Please return the lines below without changes, starting with the line that contains "How far apart in space are point" and going on through the line that contains "A: pixel 314 458", both included.
━━ Supplied records ━━
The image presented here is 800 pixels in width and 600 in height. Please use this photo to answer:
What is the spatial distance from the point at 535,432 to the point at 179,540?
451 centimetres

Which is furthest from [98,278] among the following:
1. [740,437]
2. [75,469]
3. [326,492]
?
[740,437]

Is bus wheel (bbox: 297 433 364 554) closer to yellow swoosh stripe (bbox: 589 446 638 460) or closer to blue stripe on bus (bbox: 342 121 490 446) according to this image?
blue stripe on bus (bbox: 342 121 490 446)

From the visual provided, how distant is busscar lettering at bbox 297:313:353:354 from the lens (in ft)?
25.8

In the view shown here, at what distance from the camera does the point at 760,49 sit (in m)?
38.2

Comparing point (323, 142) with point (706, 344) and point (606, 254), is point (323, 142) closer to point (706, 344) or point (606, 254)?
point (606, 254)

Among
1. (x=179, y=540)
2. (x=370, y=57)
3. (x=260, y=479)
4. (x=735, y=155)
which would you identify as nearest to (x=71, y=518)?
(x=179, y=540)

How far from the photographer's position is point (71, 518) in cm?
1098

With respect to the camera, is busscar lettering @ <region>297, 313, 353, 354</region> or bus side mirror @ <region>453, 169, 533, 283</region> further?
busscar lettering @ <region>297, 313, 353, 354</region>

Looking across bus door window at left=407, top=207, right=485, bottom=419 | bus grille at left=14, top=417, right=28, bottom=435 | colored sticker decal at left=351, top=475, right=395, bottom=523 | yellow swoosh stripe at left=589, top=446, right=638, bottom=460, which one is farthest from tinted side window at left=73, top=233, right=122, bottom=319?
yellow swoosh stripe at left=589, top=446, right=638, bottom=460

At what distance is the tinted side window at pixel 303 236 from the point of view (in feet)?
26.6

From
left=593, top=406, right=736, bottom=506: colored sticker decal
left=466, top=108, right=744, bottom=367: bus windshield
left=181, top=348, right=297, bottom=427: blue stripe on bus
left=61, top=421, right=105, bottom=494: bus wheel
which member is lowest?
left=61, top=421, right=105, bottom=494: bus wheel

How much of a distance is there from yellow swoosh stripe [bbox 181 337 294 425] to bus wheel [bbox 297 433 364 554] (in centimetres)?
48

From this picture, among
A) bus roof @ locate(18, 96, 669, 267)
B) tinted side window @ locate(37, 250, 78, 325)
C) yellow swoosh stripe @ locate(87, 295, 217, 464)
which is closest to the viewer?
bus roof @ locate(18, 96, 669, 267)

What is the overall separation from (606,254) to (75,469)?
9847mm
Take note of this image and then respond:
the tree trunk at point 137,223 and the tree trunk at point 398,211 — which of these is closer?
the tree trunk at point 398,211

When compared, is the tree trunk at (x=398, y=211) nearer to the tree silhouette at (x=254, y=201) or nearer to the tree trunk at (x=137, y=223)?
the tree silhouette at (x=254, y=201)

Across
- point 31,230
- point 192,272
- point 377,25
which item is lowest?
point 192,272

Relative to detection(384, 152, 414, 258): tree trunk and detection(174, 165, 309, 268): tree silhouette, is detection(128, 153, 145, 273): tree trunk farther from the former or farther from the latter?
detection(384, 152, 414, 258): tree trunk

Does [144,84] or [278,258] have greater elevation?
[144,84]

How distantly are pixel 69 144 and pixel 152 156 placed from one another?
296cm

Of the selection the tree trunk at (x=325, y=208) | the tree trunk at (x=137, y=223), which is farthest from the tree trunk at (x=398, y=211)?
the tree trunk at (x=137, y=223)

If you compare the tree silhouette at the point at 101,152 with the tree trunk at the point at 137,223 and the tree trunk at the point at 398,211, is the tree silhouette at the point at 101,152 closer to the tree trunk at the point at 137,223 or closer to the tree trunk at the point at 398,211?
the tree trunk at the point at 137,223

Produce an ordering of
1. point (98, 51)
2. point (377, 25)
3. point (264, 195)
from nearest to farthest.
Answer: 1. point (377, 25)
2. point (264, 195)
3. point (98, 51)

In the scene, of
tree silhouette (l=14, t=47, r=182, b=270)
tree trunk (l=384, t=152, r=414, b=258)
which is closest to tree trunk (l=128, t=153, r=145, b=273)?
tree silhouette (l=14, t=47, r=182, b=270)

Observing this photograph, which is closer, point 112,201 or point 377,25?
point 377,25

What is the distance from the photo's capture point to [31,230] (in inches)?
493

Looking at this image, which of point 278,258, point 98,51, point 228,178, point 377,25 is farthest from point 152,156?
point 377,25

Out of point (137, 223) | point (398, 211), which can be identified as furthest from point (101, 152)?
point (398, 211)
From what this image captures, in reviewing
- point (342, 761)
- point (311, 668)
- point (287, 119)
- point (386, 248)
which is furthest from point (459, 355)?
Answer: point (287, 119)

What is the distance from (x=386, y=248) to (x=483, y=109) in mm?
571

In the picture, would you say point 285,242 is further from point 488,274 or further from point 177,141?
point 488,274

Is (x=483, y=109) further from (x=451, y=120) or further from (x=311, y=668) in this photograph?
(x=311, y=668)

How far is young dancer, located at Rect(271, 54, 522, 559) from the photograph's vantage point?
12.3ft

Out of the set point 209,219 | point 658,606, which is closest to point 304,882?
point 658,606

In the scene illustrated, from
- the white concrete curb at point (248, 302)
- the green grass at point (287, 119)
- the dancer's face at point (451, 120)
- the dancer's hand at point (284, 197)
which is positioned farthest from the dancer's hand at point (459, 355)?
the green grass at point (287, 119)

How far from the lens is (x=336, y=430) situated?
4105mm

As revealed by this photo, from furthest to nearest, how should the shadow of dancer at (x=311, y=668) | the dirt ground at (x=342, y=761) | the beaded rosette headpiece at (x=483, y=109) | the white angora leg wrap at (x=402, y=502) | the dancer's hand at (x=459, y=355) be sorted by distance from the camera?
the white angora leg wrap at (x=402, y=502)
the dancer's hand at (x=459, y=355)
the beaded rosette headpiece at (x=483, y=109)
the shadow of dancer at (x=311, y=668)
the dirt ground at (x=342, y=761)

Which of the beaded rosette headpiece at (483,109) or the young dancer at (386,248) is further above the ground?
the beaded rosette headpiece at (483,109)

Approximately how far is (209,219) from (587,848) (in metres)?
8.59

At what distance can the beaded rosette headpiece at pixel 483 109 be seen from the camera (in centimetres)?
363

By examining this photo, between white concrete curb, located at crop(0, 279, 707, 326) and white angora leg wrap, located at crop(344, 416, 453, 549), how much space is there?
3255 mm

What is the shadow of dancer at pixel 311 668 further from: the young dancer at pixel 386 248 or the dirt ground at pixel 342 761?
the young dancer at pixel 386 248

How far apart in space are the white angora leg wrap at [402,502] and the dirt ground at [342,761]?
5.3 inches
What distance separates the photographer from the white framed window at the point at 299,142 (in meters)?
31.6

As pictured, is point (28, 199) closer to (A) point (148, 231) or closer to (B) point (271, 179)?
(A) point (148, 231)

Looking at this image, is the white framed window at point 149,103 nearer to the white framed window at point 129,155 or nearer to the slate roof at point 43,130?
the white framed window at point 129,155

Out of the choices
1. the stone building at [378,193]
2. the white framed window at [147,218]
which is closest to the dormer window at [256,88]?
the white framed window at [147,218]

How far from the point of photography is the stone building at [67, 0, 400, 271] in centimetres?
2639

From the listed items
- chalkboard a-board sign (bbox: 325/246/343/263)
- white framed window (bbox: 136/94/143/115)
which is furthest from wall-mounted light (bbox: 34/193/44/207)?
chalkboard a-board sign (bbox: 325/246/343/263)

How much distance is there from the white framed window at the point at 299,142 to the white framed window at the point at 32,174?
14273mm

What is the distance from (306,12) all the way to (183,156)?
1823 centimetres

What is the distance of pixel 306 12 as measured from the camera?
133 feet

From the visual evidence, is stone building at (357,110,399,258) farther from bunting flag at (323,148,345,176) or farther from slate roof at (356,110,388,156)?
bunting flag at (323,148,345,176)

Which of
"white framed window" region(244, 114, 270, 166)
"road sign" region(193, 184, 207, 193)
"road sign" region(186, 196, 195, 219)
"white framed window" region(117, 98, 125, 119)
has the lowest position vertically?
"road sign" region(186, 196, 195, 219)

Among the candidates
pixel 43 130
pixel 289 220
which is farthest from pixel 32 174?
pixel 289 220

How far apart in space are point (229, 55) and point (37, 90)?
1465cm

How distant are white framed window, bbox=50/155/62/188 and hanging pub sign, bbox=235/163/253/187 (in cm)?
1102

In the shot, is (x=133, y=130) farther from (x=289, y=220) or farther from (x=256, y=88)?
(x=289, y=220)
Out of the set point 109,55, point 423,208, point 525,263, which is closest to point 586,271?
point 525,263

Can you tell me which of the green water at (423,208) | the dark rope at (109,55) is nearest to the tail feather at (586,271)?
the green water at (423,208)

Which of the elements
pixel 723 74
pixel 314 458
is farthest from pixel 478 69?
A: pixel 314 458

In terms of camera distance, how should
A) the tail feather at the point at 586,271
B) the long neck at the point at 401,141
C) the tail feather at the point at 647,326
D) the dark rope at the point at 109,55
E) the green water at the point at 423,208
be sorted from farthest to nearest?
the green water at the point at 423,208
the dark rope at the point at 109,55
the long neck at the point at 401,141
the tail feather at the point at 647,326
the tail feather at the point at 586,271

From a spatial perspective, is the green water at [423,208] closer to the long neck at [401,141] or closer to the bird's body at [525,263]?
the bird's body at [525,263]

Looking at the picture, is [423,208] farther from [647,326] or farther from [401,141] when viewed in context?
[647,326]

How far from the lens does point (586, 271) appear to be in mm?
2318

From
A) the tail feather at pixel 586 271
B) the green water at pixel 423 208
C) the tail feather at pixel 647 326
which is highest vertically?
━━━
Answer in full:
How far apart in space are point (229, 55) and point (37, 90)?
1465cm

How distant are white framed window, bbox=50/155/62/188 and hanging pub sign, bbox=235/163/253/187 (in cm)?
1102

In the shot, is (x=133, y=130) farther from (x=289, y=220) or farther from (x=256, y=88)?
(x=289, y=220)
Out of the set point 109,55, point 423,208, point 525,263, which is closest to point 586,271?
point 525,263

Can you tell me which of the green water at (423,208) | the dark rope at (109,55) is nearest to the tail feather at (586,271)?
the green water at (423,208)

Which of the elements
pixel 723 74
pixel 314 458
is farthest from pixel 478 69?
A: pixel 314 458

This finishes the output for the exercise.